Iago, jusqu’ici, est calme, neutre, effacé. D’une banalité inscrutable. Soudain il chante, l’air de rien, une chanson à boire. On pressent qu’une machine infernale vient de se déclencher, un crescendo dont Iago va contrôler à sa guise les étapes. Depuis que Cassio a absorbé son verre d’alcool, le compte à rebours a commencé : le toxique est en lui, il suffit maintenant d’attendre qu’il lui monte à la tête. L’empoisonnement – figure de l’inéluctable. Le Maure, lui aussi, sera empoisonné, mais d’abord par des mots.
Iago se tient entre les deux hommes, eux-mêmes de part et d’autre de la table. Le vin coule, l’échanson infernal monte sur la table pour chanter encore.
Tiens, Iago est moins discret ! Il a ses raisons, évidemment.
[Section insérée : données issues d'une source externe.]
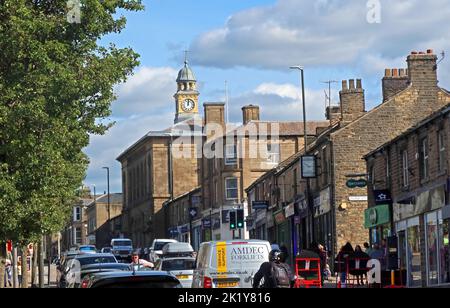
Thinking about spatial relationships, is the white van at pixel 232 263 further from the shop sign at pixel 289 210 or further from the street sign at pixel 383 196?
the shop sign at pixel 289 210

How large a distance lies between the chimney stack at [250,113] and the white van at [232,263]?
60.8 meters

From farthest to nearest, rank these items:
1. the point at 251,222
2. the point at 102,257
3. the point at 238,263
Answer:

Il chante à pleins poumons, vulgaire à souhait : magnifique provocateur, accélérateur de bourrasque, paratonnerre narguant l’ivresse de Cassio, teintée de honte, de colère, d’impuissance et de mépris de caste. La symétrie du plateau, resserrée autour de la table, est maintenant comme un ressort qui s’est comprimé…
Cassio quitte la place, dans un suprême effort pour s’arracher à l’influence démoniaque de l’enseigne. Mais les jeux sont faits. Sur scène, le calme apparent est de ceux qui précèdent les tempêtes. Même absent, le lieutenant ivre pèse de tout son poids sur le plateau, tirant l’oeil du spectateur du côté cour. D’autant plus que Iago a envoyé Rodrigo, son comparse et sa dupe, rejoindre Cassio dans la coulisse… Soudain des cris, une course de cour à jardin – et la bagarre fatale éclate. Le ressort du piège s’est détendu : cette fois-ci, l’équilibre est bien rompu. Dans quelques secondes le scandale sera complet, Othello sera contraint de renvoyer son lieutenant. L’état initial était symétrique ; une fois l’état final atteint, la symétrie ne reviendra plus – la chute de Cassio est accomplie, l’objectif de Iago est atteint."